### EXCERPT PROVIDED
^^^^^^^^

Target retirement vs slice and dice

Dude said:
Would you be able to point me to a book or article where this is discussed? I would like to read up on this. Thanks.

A good start:

http://coffeehouseinvestor.com/

Another one is to read the four pillars of investing, as synopsized here:

http://early-retirement.org/forums/index.php?topic=661.0

If thick books written by Ph D's make your eyes bleed, I found this one to be readable in a couple of hours and offers up the gist of the matter along with a good basic investing run-down. Its been years since I read it and its probably somewhat dated, but as mentioned...its an easy read in a sea of very hard to read books.
book
 
Dude said:
Would you be able to point me to a book or article where this is discussed? I would like to read up on this. Thanks.
Dude, I know you weren't directing the question to me, but I tried to do the same less than a year ago and there was precious little out there other than descriptions. And what was there, seemed to apply to the accumulation phase when you were making periodic deposits into your portfolio, rather than drawing down.

Good luck finding something better, and please share it here if you succeed. My conclusions at the end of the day were as summarized in my post above.
 
Cute Fuzzy Bunny said:
What if all the different things all cancel each other out?

If one of the horses sustains a lead, and I think I understand the "physics" of the performance advantage, I may rebalance my horses. :)

Worst case, I get a lot of diversification, which should keep me from having to go back to work. And in the end, that's all that matters, right?
 
What I got out of this is that I shouldn't expect much if anything to come from the re-balancing aspect of slice and dice over a target fund. In both cases the value is in maintaining your asset allocation. So DIY with a 10 (or more) piece slice and dice if you have a strong enough opinion and want to be precise about it. Or select a target fund that fits your general AA preference and supplement with a fund or two to fine tune to taste.

^^^^^^^^

### HOW TO COMPLETE THIS TASK
Carry on the forum thread about target retirement funds versus slice and dice from the point where it stops. The listing isn't needed here.

### PROVIDED DATA

^^^^^^^^

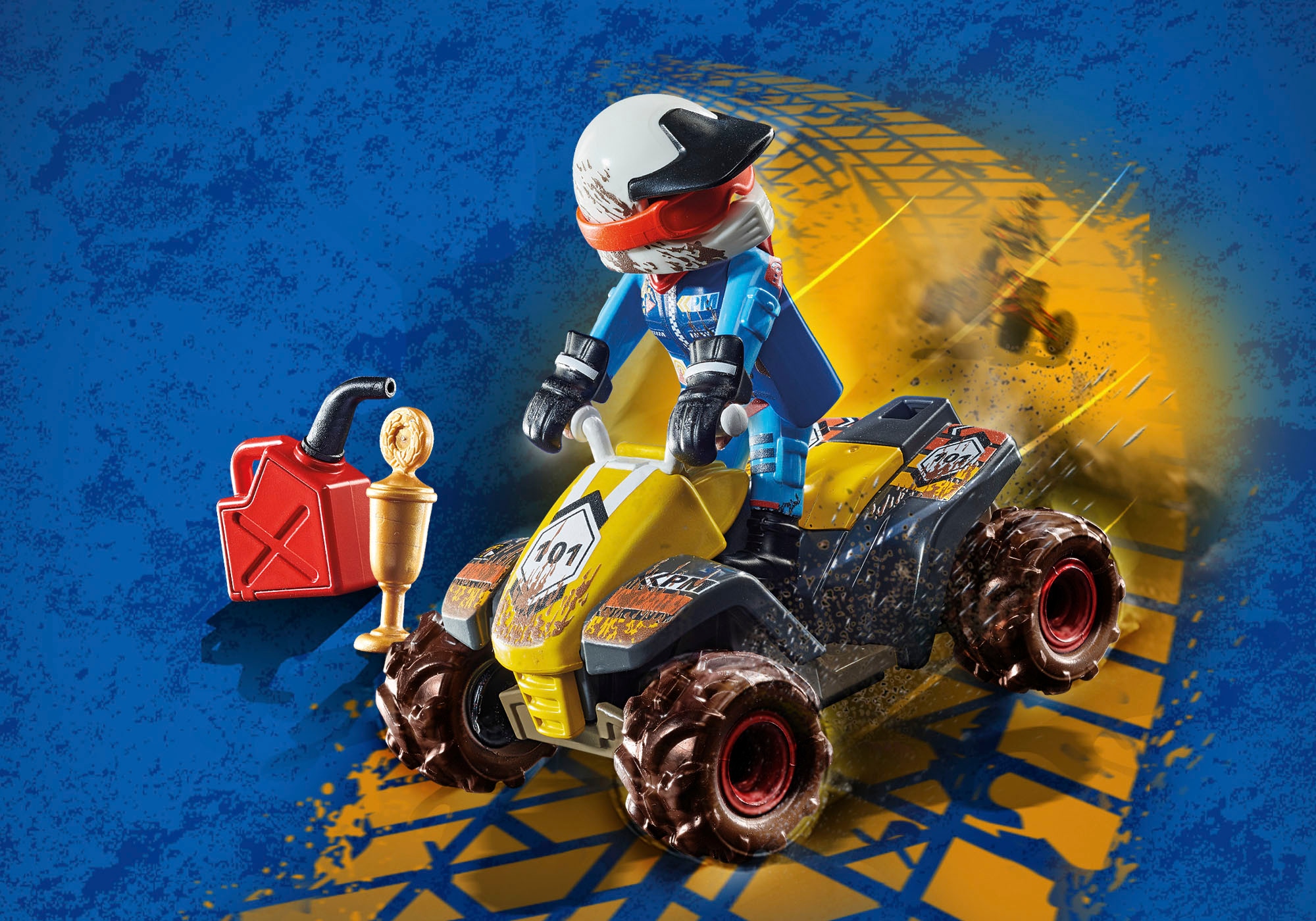 Playmobil® Konstruktions-Spielset »Offroad-Quad (71039), My Action Heroes«, (19 St.), Made in Europe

^^^^^^^^

### WRITTEN ANSWER
I think I will do the later.
 
donheff said:
What I got out of this is that I shouldn't expect much if anything to come from the re-balancing aspect of slice and dice over a target fund. In both cases the value is in maintaining your asset allocation. So DIY with a 10 (or more) piece slice and dice if you have a strong enough opinion and want to be precise about it. Or select a target fund that fits your general AA preference and supplement with a fund or two to fine tune to taste.

Perfect!
 
wab said:
Aww, doc, not again. You're an evidence-based sort-of-guy. Didn't we prove beyond a doubt that the rebalancing bonus is a math-error based myth?

If you have two asset classes with different expected returns (like stocks and bonds), rebalancing is always a losing proposition return-wise. It's obvious, isn't it? Letting the class with the higher expected return "run" will produce higher returns in the long run.
:LOL: :LOL: :LOL: Math often loses to emotion when it comes to investing. h-o-c-u-s was the master at this. :LOL: :LOL: :LOL:
 
Cute Fuzzy Bunny said:
Until it stops running. ;)

I imagine that folks who kept rebalancing their stocks into bonds through the late 90's were a lot happier by 2002 than the people who didnt.


I was one of those people and was laughed at for getting out of some tech funds and into bonds .Look who's laughing now!
 
donheff said:
What I got out of this is that I shouldn't expect much if anything to come from the re-balancing aspect of slice and dice over a target fund. In both cases the value is in maintaining your asset allocation. So DIY with a 10 (or more) piece slice and dice if you have a strong enough opinion and want to be precise about it. Or select a target fund that fits your general AA preference and supplement with a fund or two to fine tune to taste.

I think I will do the later.
Wise choice.

The problem with slice and dice is that it requires you to take action. Not very often (no more than once a year), and the calculations can be easily streamlined. But you have to actually do something. Taking action produces anxiety - it just does, no matter how "logical" or "streamlined" your investment approach is. It's very difficult not to start second guessing yourself. It's much better to just be able to leave things alone. Have the fund manager do all the work for you. Set it and forget it.

Audrey
 
donheff said:
I have been thinking of moving most of our pre-tax portfolio into target retirement funds. I am essentially lazy and find financial analysis about as interesting as sports stats - which is very low for me. But I like the ideas behind slice and dice. Does the institutional re-balancing going on with target funds capture the "sell high" buy low" aspects of slice and dice to the extent that it is a wash? Or are you able to improve your probability of good returns with a DIY approach?

Try GMO Global Balanced Asset Allocation III GMWAX.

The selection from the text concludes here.